▶ Task goal: Each line below needs to be duplicated without alteration.

[Stored items]
______________________________

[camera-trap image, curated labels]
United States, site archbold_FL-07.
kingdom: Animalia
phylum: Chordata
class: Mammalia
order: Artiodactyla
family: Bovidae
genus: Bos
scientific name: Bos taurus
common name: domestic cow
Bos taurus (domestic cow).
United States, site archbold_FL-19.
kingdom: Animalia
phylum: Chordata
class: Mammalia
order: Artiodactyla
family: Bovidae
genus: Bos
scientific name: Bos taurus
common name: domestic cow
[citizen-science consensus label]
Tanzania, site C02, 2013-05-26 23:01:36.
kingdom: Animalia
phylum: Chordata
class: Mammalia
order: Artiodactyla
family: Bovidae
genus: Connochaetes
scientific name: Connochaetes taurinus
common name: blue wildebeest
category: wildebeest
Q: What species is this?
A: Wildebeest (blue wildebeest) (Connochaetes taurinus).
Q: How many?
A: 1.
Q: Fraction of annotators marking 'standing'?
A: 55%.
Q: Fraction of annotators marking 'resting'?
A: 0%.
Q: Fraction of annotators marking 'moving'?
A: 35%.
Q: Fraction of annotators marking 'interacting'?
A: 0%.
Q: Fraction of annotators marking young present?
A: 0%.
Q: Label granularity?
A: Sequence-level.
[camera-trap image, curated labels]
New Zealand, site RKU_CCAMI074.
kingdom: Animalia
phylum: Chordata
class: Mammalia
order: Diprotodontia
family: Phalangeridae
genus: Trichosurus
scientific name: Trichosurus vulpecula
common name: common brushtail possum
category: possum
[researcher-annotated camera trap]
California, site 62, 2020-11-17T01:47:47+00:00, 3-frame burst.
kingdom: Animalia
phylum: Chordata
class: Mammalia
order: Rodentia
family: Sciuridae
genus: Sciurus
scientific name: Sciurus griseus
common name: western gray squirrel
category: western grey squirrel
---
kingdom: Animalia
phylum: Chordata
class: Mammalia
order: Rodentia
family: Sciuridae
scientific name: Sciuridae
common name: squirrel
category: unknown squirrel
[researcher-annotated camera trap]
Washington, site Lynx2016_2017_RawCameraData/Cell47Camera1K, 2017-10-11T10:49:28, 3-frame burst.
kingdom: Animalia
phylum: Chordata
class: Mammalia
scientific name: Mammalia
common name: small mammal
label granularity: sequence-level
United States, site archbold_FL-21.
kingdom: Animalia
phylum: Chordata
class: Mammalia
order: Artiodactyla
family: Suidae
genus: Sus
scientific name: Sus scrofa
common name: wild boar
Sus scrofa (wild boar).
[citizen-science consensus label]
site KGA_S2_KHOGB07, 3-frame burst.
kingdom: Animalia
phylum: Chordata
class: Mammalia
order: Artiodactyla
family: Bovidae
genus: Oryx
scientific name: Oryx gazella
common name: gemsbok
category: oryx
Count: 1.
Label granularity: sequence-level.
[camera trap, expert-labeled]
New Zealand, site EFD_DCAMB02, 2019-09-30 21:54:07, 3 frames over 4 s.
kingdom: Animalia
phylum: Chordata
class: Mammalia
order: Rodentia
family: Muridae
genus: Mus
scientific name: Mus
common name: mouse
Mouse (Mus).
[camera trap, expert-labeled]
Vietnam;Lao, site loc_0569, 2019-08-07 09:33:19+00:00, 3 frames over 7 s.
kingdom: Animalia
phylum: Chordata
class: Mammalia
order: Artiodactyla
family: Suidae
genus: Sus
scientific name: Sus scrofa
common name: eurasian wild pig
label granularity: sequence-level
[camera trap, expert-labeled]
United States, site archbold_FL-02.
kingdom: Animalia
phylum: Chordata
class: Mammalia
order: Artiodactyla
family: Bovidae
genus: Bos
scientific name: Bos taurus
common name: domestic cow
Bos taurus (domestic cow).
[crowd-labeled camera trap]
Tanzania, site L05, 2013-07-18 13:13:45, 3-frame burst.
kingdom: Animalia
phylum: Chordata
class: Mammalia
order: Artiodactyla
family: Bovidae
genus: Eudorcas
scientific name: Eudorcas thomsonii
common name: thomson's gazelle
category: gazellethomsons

______________________________

▶ Response to this exercise:
[camera-trap image, curated labels]
United States, site archbold_FL-07.
kingdom: Animalia
phylum: Chordata
class: Mammalia
order: Artiodactyla
family: Bovidae
genus: Bos
scientific name: Bos taurus
common name: domestic cow
Bos taurus (domestic cow).
United States, site archbold_FL-19.
kingdom: Animalia
phylum: Chordata
class: Mammalia
order: Artiodactyla
family: Bovidae
genus: Bos
scientific name: Bos taurus
common name: domestic cow
[citizen-science consensus label]
Tanzania, site C02, 2013-05-26 23:01:36.
kingdom: Animalia
phylum: Chordata
class: Mammalia
order: Artiodactyla
family: Bovidae
genus: Connochaetes
scientific name: Connochaetes taurinus
common name: blue wildebeest
category: wildebeest
Q: What species is this?
A: Wildebeest (blue wildebeest) (Connochaetes taurinus).
Q: How many?
A: 1.
Q: Fraction of annotators marking 'standing'?
A: 55%.
Q: Fraction of annotators marking 'resting'?
A: 0%.
Q: Fraction of annotators marking 'moving'?
A: 35%.
Q: Fraction of annotators marking 'interacting'?
A: 0%.
Q: Fraction of annotators marking young present?
A: 0%.
Q: Label granularity?
A: Sequence-level.
[camera-trap image, curated labels]
New Zealand, site RKU_CCAMI074.
kingdom: Animalia
phylum: Chordata
class: Mammalia
order: Diprotodontia
family: Phalangeridae
genus: Trichosurus
scientific name: Trichosurus vulpecula
common name: common brushtail possum
category: possum
[researcher-annotated camera trap]
California, site 62, 2020-11-17T01:47:47+00:00, 3-frame burst.
kingdom: Animalia
phylum: Chordata
class: Mammalia
order: Rodentia
family: Sciuridae
genus: Sciurus
scientific name: Sciurus griseus
common name: western gray squirrel
category: western grey squirrel
---
kingdom: Animalia
phylum: Chordata
class: Mammalia
order: Rodentia
family: Sciuridae
scientific name: Sciuridae
common name: squirrel
category: unknown squirrel
[researcher-annotated camera trap]
Washington, site Lynx2016_2017_RawCameraData/Cell47Camera1K, 2017-10-11T10:49:28, 3-frame burst.
kingdom: Animalia
phylum: Chordata
class: Mammalia
scientific name: Mammalia
common name: small mammal
label granularity: sequence-level
United States, site archbold_FL-21.
kingdom: Animalia
phylum: Chordata
class: Mammalia
order: Artiodactyla
family: Suidae
genus: Sus
scientific name: Sus scrofa
common name: wild boar
Sus scrofa (wild boar).
[citizen-science consensus label]
site KGA_S2_KHOGB07, 3-frame burst.
kingdom: Animalia
phylum: Chordata
class: Mammalia
order: Artiodactyla
family: Bovidae
genus: Oryx
scientific name: Oryx gazella
common name: gemsbok
category: oryx
Count: 1.
Label granularity: sequence-level.
[camera trap, expert-labeled]
New Zealand, site EFD_DCAMB02, 2019-09-30 21:54:07, 3 frames over 4 s.
kingdom: Animalia
phylum: Chordata
class: Mammalia
order: Rodentia
family: Muridae
genus: Mus
scientific name: Mus
common name: mouse
Mouse (Mus).
[camera trap, expert-labeled]
Vietnam;Lao, site loc_0569, 2019-08-07 09:33:19+00:00, 3 frames over 7 s.
kingdom: Animalia
phylum: Chordata
class: Mammalia
order: Artiodactyla
family: Suidae
genus: Sus
scientific name: Sus scrofa
common name: eurasian wild pig
label granularity: sequence-level
[camera trap, expert-labeled]
United States, site archbold_FL-02.
kingdom: Animalia
phylum: Chordata
class: Mammalia
order: Artiodactyla
family: Bovidae
genus: Bos
scientific name: Bos taurus
common name: domestic cow
Bos taurus (domestic cow).
[crowd-labeled camera trap]
Tanzania, site L05, 2013-07-18 13:13:45, 3-frame burst.
kingdom: Animalia
phylum: Chordata
class: Mammalia
order: Artiodactyla
family: Bovidae
genus: Eudorcas
scientific name: Eudorcas thomsonii
common name: thomson's gazelle
category: gazellethomsons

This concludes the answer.